### Page text ###

Every year on March 3, the World Health Organization (WHO) recognizes World Hearing Day. This year’s theme is “Ear and hearing care for all!”
Ear and hearing problems are among the most common problems encountered in the community. Approximately 48 million people in the United States have some degree of hearing loss. Some were born deaf and hard of hearing, while others developed hearing loss later in childhood or as an adult. Regardless of the cause, intervention for hearing loss can offer life-changing benefits to people of every age.
World Hearing Day is a great opportunity to bring about needed change. This year’s observance theme, “Ear and hearing care for all!” is particularly important when considering hearing loss is often preventable through individual and public health measures. Moreover, hearing loss—which can significantly affect a person’s daily life—can be addressed through various approaches.

### Dataset entries ###

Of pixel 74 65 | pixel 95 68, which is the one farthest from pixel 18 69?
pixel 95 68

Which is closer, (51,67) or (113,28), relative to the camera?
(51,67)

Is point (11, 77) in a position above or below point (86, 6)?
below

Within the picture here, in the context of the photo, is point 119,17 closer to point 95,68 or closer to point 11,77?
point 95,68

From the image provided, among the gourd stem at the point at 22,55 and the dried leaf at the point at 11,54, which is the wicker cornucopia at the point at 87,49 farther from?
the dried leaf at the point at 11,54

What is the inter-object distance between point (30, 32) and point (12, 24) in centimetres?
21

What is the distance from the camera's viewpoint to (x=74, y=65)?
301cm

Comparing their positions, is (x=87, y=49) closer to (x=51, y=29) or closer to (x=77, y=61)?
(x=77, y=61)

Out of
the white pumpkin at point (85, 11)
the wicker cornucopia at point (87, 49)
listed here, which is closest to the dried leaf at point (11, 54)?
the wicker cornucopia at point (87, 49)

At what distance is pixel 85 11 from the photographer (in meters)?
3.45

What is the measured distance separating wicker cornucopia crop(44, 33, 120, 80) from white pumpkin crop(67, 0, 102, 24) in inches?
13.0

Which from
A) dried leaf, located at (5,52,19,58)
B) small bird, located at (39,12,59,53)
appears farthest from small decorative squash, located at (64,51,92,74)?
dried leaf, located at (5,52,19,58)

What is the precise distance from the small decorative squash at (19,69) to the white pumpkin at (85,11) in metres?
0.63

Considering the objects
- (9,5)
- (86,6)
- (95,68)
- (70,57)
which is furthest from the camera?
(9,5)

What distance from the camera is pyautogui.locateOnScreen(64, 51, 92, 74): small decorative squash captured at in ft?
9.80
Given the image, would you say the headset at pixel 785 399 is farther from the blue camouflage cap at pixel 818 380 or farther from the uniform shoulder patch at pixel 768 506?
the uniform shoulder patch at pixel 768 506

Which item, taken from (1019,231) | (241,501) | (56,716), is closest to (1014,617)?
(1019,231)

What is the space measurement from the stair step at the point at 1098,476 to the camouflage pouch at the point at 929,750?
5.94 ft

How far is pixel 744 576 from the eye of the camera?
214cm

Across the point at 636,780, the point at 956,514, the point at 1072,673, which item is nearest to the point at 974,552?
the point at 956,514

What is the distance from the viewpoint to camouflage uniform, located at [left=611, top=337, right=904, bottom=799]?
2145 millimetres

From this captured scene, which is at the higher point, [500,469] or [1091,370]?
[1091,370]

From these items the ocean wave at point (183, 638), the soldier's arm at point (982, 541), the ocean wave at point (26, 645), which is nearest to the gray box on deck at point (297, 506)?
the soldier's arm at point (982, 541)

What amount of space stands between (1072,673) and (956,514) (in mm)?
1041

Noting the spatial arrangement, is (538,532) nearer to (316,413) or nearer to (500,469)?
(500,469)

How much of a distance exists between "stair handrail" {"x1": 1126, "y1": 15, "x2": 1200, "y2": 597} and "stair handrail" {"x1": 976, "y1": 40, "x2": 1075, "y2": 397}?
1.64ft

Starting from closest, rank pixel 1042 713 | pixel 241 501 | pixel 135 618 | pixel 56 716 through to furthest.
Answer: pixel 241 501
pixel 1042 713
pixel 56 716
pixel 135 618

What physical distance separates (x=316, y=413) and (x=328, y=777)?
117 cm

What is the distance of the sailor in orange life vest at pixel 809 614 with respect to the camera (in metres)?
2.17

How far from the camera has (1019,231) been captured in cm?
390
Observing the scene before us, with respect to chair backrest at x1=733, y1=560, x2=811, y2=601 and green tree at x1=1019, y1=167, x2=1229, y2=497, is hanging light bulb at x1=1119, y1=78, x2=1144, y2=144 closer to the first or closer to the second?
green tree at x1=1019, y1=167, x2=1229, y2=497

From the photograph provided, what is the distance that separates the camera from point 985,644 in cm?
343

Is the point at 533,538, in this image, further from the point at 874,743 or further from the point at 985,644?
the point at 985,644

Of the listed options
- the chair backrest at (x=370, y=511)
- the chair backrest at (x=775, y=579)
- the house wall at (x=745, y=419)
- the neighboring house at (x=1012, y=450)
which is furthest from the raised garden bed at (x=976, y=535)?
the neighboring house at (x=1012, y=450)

###

Parts of the exercise
1. Restate the paragraph of the World Hearing Day text that begins "Ear and hearing problems" as a short bulleted list, keeping its main facts.
2. For each statement, state whether it agrees with the World Hearing Day text, answering yes or no and quoting the words that decide it.
(a) World Hearing Day is recognized by the WHO on March 3 each year.
(b) Roughly 48 million people in the United States have some degree of hearing loss.
(c) Hearing loss cannot be prevented.
3. Write a continuation of the World Hearing Day text, beginning after its final sentence.
The records were taken from a separate source.

Answers per task
1.
- Ear and hearing problems are among the most common problems in the community.
- About 48 million people in the United States have some degree of hearing loss.
- Some were born deaf and hard of hearing; others developed hearing loss later in childhood or as adults.
- Whatever the cause, intervention for hearing loss can bring life-changing benefits at every age.

2.
(a) Yes: "Every year on March 3, the World Health Organization (WHO) recognizes World Hearing Day."
(b) Yes: "Approximately 48 million people in the United States have some degree of hearing loss."
(c) No: "hearing loss is often preventable through individual and public health measures."

3.
Hearing loss can negatively affect a child’s speech and language development, academic success, and social and behavioral skills without appropriate intervention. In adults, unaddressed hearing loss can lead to a poorer quality of life marked by challenges in areas such as physical and mental health, personal relationships, career growth, and cognitive abilities as one ages (including earlier onset of dementia).
At any age, at any stage in life: If a person notices signs of hearing loss or is concerned about their or a loved one’s hearing, they should have their hearing tested. A licensed audiologist can conduct a full hearing evaluation. Not only can an audiologist measure exact hearing levels, but they can also rule out other medical conditions that could be causing hearing difficulties.